Speaking to the Post Steph, who has been working for FCC Environment in South Ribble as a bin woman for about a year, said: “I was on the bins and I saw her flying out of the corner of my eye.

“I ran to help her as fast as I could. She was just bleeding everywhere, you couldn’t see her face. She had a big lump on her head and I had to wipe the blood away from her eyes.

“She was quite disfigured really, it wasn’t nice to see.

“The way she fell, you could hear the crack. It was so loud I just ran over because she she didn’t move.

“She could have been knocked out unconscious, she could have died. Nobody else stopped to help. It was lucky I was there. I was quite upset actually that no one else stopped.

“Joan was dizzy and didn’t know where she was and couldn’t stand up.”

Recalling what happened Joan said: “Steph literally jumped out of the wagon.

“Then she hugged me to keep me warm. The other fellows on the bin wagon came over as well and she told them to take their jackets off so that they could wrap them round me because I was shivering.”

While Steph was looking after Joan her colleague from the bin collection service dialled 999 and shortly afterwards police officers turned up.

“They got wet wipes out and cleaned me up,” said Joan. “The Ambulance was taking ages to come so the police ended up taking me to Chorley Hospital.

“I dread to think what could have happened if they hadn’t acted so promptly.”

A spokesman from the North West Ambulance Service (NWAS) said: “We were called at 1.59pm but the Ambulance was cancelled after about an hour and a half. When we get a 999 call we have to categorise them and because she was alert we had given paramedics two hours to get to her. The police officers had decided to take her into hospital themselves.”

Steph said: “I wanted to go to hospital with her but I had to stay and finish my job so I gave Joan my number and told her to call me to let me know how she got on.”

While Steph sat hugging Joan, keeping her warm, she talked to her and it was during their conversation that the two of them discovered that they lived near each other.

Joan said: “Not only did Steph help me at the time but she then dropped in to see me at later that night to see me to see if I was OK.

“I just wanted to thank her really because we don’t appreciate enough what they do.

“I had broken my nose, there’s so much swelling now.”

Steph said: “I popped round because I hadn’t heard from Joan and we had a nice chat. We’re friends now. The manhole or grid that she tripped over needs investigating”

Councillor Graham Walton, South Ribble Council’s cabinet member for Neighbourhoods and Streetscene, said: “We’re incredibly proud of Steph Houghton and the crew from our waste partners FCC Environment - Mark Gillibrand and Vadims Straders – for their quick-thinking in helping Mrs Langford.

“After seeing her trip and hurt her face, they rushed to her aid, calling 999, covering her with their jackets to keep her warm, and re-assuring her until the emergency services arrived.

“They did a cracking job that day and their behaviour will be held up as a fantastic example of how our waste crews go above and beyond the call of duty to do a great job.

“The next day Steph visited the lady at home to check on her progress and the team at FCC has since received a lovely phone call from Mrs Langford thanking them for their help.”

It’s not the first time that a binwoman, or man, from South Ribble has come to the rescue of a resident.

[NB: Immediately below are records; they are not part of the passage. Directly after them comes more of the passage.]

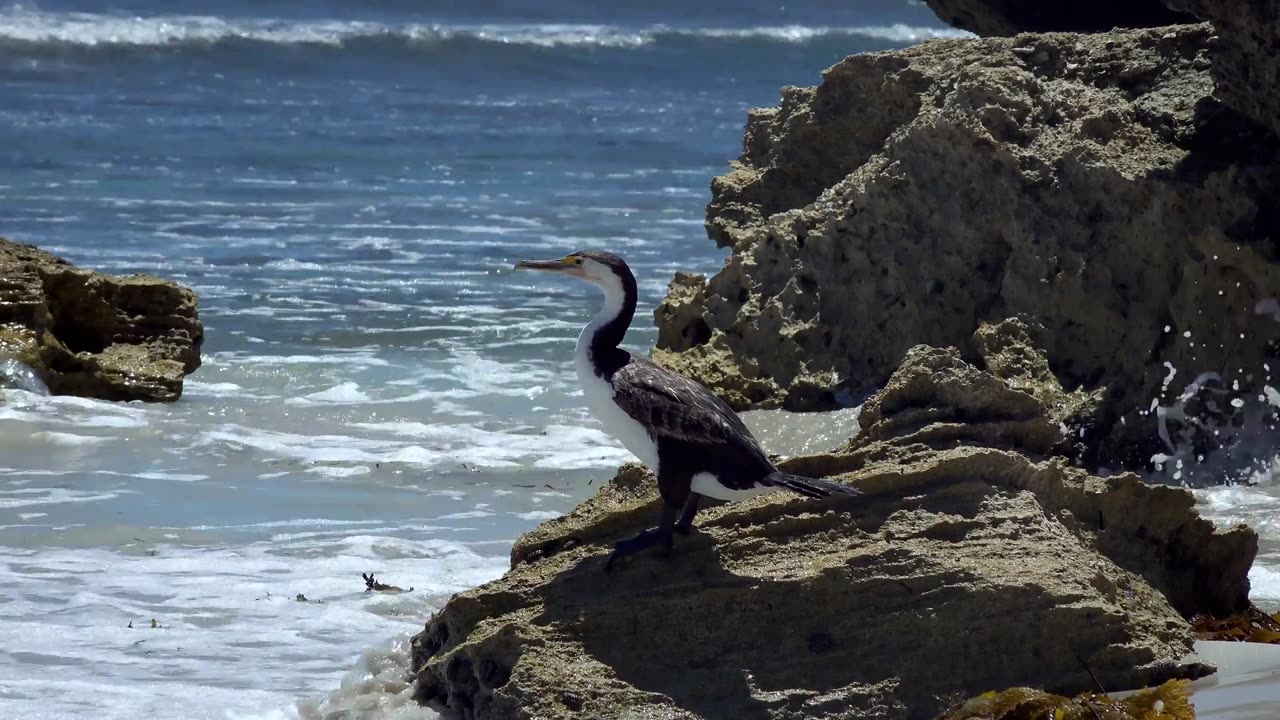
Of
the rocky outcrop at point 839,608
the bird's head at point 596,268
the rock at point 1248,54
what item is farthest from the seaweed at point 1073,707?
the rock at point 1248,54

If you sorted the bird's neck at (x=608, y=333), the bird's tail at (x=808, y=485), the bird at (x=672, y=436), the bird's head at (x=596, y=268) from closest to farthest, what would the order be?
the bird's tail at (x=808, y=485) < the bird at (x=672, y=436) < the bird's neck at (x=608, y=333) < the bird's head at (x=596, y=268)

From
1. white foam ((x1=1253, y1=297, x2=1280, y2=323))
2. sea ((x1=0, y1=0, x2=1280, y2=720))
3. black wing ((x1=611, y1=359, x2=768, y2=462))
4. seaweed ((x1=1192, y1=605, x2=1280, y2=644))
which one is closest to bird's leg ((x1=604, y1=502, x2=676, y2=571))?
black wing ((x1=611, y1=359, x2=768, y2=462))

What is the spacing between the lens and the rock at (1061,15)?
10352 millimetres

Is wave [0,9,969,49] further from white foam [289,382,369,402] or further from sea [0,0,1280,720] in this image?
white foam [289,382,369,402]

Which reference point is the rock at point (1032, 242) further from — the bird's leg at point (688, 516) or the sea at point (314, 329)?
the bird's leg at point (688, 516)

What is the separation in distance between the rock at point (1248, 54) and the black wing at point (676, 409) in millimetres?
3233

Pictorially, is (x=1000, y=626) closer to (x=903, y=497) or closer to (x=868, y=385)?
(x=903, y=497)

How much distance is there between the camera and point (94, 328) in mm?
10031

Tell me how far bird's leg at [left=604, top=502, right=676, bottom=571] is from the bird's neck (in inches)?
19.5

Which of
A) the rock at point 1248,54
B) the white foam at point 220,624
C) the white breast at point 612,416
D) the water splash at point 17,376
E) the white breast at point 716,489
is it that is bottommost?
the white foam at point 220,624

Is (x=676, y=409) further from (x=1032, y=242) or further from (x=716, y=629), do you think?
(x=1032, y=242)

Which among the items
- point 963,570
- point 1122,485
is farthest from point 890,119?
point 963,570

In September last year another hero binman took care of a pensioner when he discovered him sprawled on the ground after a bad fall. The Penwortham resident, only known by his first name of John, was bleeding from a head injury and in shock.

Alex Splatt and Martin Lathom, who also work for FCC Environment in South Ribble, discovered the OAP when they went around the back of the house on Pope Lane to collect the bins.

They phoned for paramedics and kept John talking until the Ambulance arrived.

Joan is now recovering from her fall but will have to have an operation on her nose in the coming weeks.